SOSA L DEL V.; HEIRNICH I; ZLOCOWSKI N; PICECH, F; GUIDO, C; GUTIÉRREZ, S; PETITI J P; LEAL, R; DE PAUL, A L; TORRES, A I

Buenos Aires

Congreso; Reunión Conjunta de Sociedades de Biociencias. Buenos Aires; 2017; 2017

Sociedades de Biociencias

The metabolic activity of pituitary gland is regulated by numerous factors being the basic fibroblast growth factor (FGF2), one of the main regulator that increase of pituitary cell proliferation. The growth factors effects may be regulated by activation of inhibitory G protein-coupled receptors (GPCRs) at different signaling levels.
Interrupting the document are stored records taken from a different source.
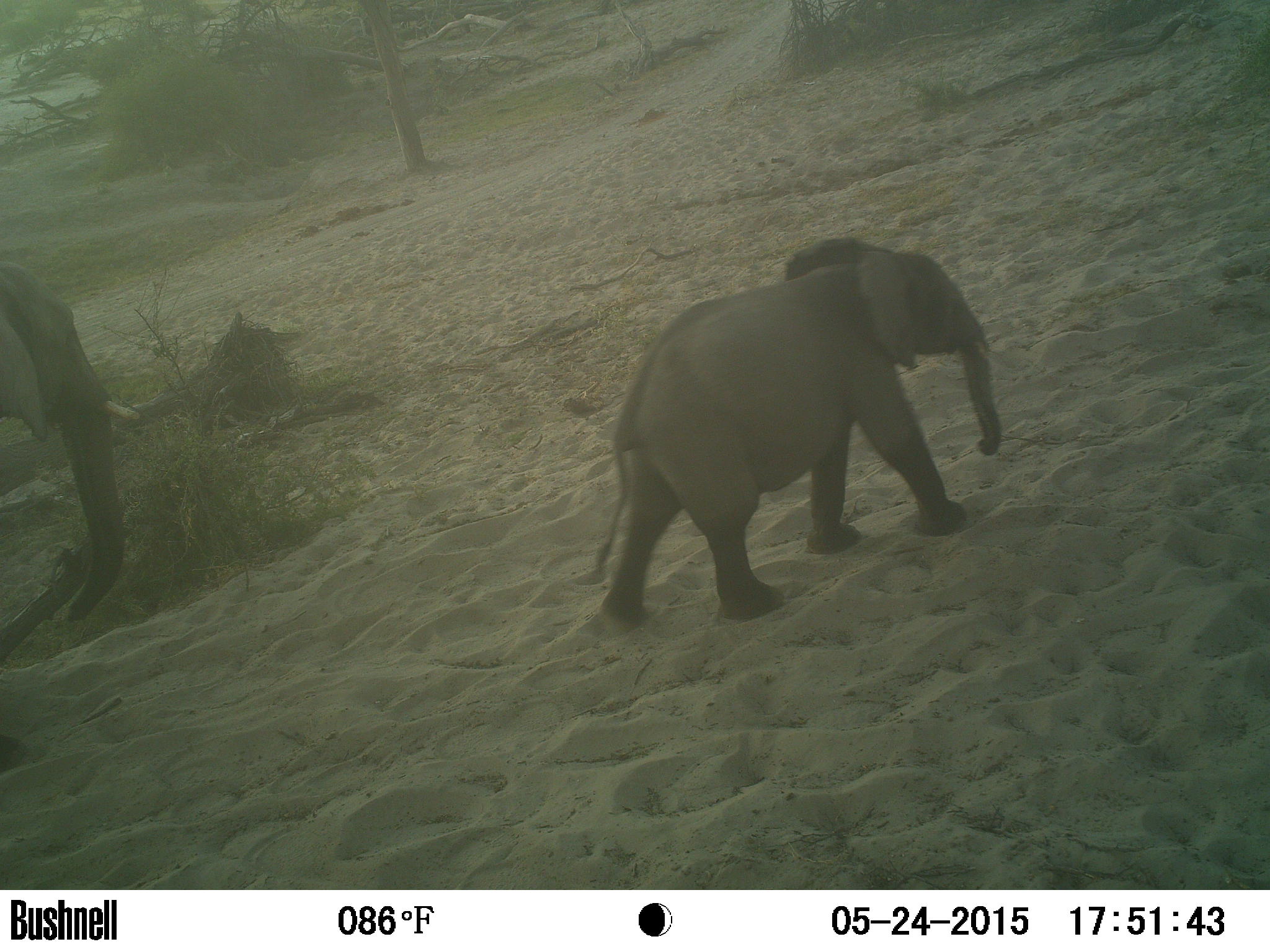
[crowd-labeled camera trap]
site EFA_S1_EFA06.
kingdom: Animalia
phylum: Chordata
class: Mammalia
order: Proboscidea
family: Elephantidae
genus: Loxodonta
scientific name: Loxodonta africana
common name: african bush elephant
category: elephant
Elephant (african bush elephant) (Loxodonta africana), count 1. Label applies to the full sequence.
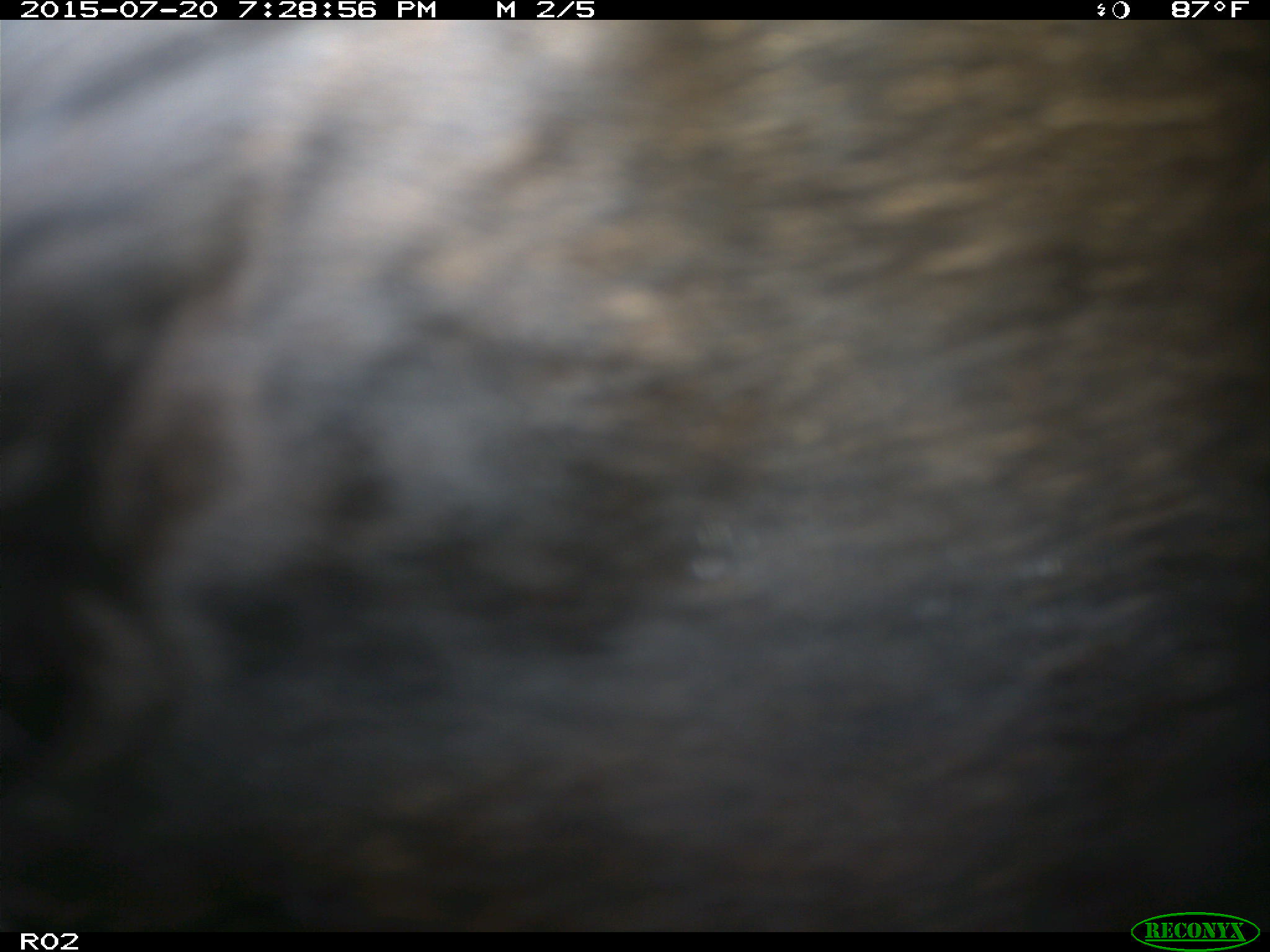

The aim of this work was to evaluate whether the FGF2 proliferative activity in adenohypophysis cells is regulated by inhibitory GPCRs activated by the somatostatin analogue, octreotide (OCT). Anterior pituitary cell cultures from female rats were treated with FGF2 (10 ng/mL) or OCT (100mM) alone or co-incubated, in serum free condition. The cell cycle was analyzed using propidium iodide by flow cytometry at 24 and 48h. The mRNA levels of cell cycle regulators (tp53, cdkn1a, cdk4 and ccdn1) were determined by qPCR at 3 or 6h and the total and phosphorylated (p) ERK1/2, JNK, p38 and Akt protein expression by western blot at 15, 30, 60 or 90 min. Statistics: ANOVA-Bonferrony. The S/G2M phases were increased by FGF2 whereas OCT decreased these phases. The FGF2/OCT co-incubation significantly increased the G1-phase arrest after 24 and 48 h, effect that was associated with an increase of cdkna1 and decrease of ccdn1 mRNA levels at 3 and 6h, while the tp53 and cdk4 did not show any significant variation. In addition, even though pP38 and pAkt protein expression levels did not presented changes, a remarkable decrease of pERK1/2 expression was observed in all times analyzed, and a significant increase of pJNK expression at 60 and 90min was detected after combined treatments These findings show that FGF2/OCT treatment inhibited proliferation induced by FGF2 in pituitary cell culture regulating the pERK1/2 and pJNK protein expression and the cdkn1a and ccdn1 cell cycle regulated genes. This regulatory effect may participate in the homeostasis of pituitary cell populations.